= Problem to solve =
Locate "Фотоотчет с чемпионата" in the data below, then output the line it is on and all following lines through the last, word for word. Skip any pictures.

= Given data =
◇ ◇ ◇ ◇ ◇ ◇ ◇
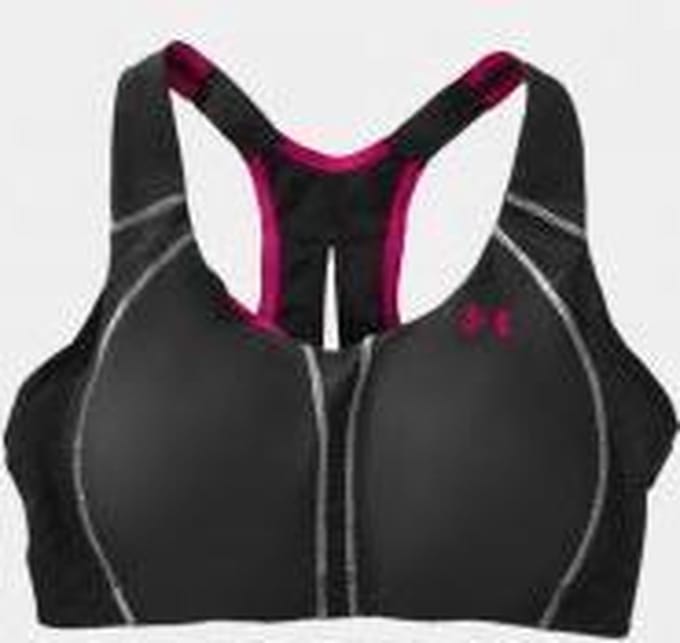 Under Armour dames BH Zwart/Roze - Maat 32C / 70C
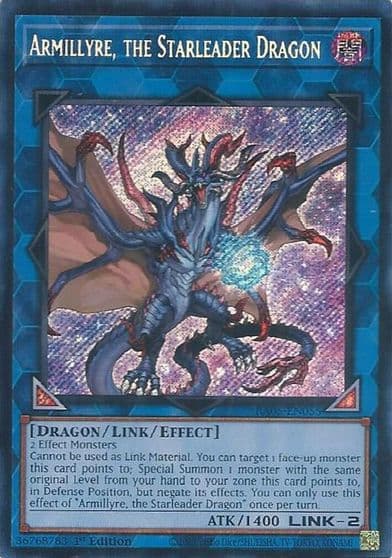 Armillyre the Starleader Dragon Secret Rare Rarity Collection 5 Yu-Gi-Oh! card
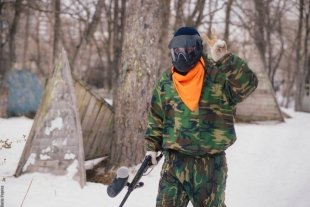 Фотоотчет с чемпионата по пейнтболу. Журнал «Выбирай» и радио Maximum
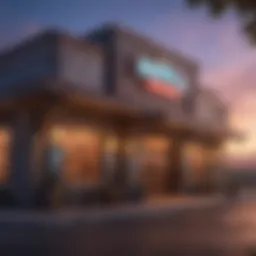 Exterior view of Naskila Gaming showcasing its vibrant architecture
◇ ◇ ◇ ◇ ◇ ◇ ◇
= Result of the task =
 Фотоотчет с чемпионата по пейнтболу. Журнал «Выбирай» и радио Maximum
 Exterior view of Naskila Gaming showcasing its vibrant architecture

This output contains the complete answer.